Audio Tools API (by Nobz)

This repository provides a small, self-contained Flask-based API exposing three audio tools useful for building audio applications:

Audio analysis (tempo/BPM and musical key detection)
Audio format conversion (MP3, WAV, FLAC)
Stem separation (vocals, drums, bass, melody) using Demucs

This project is intended to be an open-source developer-focused API that other applications can call to integrate audio processing features. Anyone may download, modify, and redistribute this code according to the license (see the License section).

Contents

Overview
Requirements
Quick start (macOS / Linux)
Configuration
Running the API
Endpoints and examples
File lifecycle and cleanup
Development notes and recommendations
Troubleshooting
Security considerations
Contributing and License

Overview

The codebase is organized with a clear separation of concerns:

app.py — Main Flask application that registers routes and blueprints.
routes/audio.py — Blueprint exposing the HTTP API endpoints for audio tools.
services.py — Service-layer helpers and higher-level wrappers.
utils.py — File I/O, audio analysis, FFmpeg-based conversion, health checks.
config.py — Basic runtime configuration (upload and converted folders).

Requirements

Python dependencies are listed in requirements.txt. This project also depends on system tools:

Python 3.11.13 (must be this version, for now)
System ffmpeg (install via brew install ffmpeg on macOS)
Demucs (either Python package or CLI; see notes below)

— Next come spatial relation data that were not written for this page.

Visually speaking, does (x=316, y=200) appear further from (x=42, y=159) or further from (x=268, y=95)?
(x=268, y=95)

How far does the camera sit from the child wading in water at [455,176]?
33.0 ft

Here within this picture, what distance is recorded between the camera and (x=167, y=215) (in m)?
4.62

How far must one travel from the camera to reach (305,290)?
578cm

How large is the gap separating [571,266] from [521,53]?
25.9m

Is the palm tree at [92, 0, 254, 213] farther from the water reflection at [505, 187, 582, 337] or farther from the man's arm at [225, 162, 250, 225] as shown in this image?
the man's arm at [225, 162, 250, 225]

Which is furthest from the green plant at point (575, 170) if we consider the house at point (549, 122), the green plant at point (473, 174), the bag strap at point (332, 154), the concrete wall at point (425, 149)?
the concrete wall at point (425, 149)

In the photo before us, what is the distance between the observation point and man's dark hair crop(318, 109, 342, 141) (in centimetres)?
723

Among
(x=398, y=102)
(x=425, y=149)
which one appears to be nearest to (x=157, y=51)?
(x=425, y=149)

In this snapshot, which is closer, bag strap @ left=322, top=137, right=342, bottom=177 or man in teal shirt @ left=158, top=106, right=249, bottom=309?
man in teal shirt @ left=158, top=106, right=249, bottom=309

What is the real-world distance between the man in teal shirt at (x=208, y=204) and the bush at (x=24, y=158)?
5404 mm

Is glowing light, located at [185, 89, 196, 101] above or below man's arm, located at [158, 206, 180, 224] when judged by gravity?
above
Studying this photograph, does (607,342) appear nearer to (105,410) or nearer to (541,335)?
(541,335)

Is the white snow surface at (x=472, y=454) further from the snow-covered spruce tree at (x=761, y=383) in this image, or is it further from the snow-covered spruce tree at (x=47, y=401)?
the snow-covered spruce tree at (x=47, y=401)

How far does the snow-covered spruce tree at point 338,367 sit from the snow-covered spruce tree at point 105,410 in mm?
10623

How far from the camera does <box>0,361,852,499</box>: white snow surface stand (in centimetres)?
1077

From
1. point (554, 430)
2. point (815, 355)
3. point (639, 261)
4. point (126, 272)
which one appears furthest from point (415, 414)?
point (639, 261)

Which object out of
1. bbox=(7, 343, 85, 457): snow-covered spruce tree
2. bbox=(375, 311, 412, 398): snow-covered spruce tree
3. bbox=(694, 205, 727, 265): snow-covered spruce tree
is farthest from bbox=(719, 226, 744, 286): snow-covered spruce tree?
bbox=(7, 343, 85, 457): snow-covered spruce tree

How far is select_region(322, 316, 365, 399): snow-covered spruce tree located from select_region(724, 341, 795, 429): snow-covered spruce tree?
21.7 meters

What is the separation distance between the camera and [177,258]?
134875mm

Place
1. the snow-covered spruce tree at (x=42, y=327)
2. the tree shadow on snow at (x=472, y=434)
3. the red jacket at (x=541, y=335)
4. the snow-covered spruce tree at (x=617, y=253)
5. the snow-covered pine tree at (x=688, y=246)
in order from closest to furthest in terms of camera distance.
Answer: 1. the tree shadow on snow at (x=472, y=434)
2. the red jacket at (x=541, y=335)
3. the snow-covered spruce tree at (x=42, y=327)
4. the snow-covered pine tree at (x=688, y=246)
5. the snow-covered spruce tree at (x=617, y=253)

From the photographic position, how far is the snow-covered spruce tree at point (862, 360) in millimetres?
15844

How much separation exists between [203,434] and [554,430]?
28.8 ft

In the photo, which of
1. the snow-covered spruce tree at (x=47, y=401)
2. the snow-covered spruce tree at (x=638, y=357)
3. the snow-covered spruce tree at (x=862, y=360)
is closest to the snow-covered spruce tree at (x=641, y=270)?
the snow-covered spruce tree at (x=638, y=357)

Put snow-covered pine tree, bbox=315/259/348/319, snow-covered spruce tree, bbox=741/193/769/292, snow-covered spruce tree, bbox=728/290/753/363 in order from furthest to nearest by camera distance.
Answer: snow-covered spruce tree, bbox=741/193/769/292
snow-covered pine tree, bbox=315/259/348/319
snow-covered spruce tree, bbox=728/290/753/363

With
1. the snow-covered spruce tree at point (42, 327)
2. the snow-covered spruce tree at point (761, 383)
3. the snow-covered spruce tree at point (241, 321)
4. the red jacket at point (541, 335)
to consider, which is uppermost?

Note on PyTorch and Demucs:

demucs and torch may require platform-specific wheels. On macOS, you may want to install a compatible PyTorch wheel for CPU or MPS. If you plan to run stem separation locally, follow Demucs and PyTorch install instructions for your platform.

Quick start (macOS / Linux)

Clone the repository:

git clone https://github.com/nobz226/audio-tools-API.git
cd repo

Create and activate a virtual environment:

python -m venv venv
source venv/bin/activate

Install Python dependencies:

pip install -r requirements.txt

Install system dependencies (macOS example):

# install ffmpeg
brew install ffmpeg

# optional: follow Demucs installation docs; you can install the demucs pip package
pip install demucs

Start the API:

python app.py

By default the Flask app in this repository runs with app.run(..., port=5002); the server will listen on port 5002 when started this way.

Configuration

Basic runtime settings are in config.py:

UPLOAD_FOLDER — where uploaded files are saved (default: static/uploads)
CONVERTED_FOLDER — where converted or generated files are stored (default: static/converted)
SESSION_TIMEOUT — session timeout value used by the original app (may be unused in the stripped API)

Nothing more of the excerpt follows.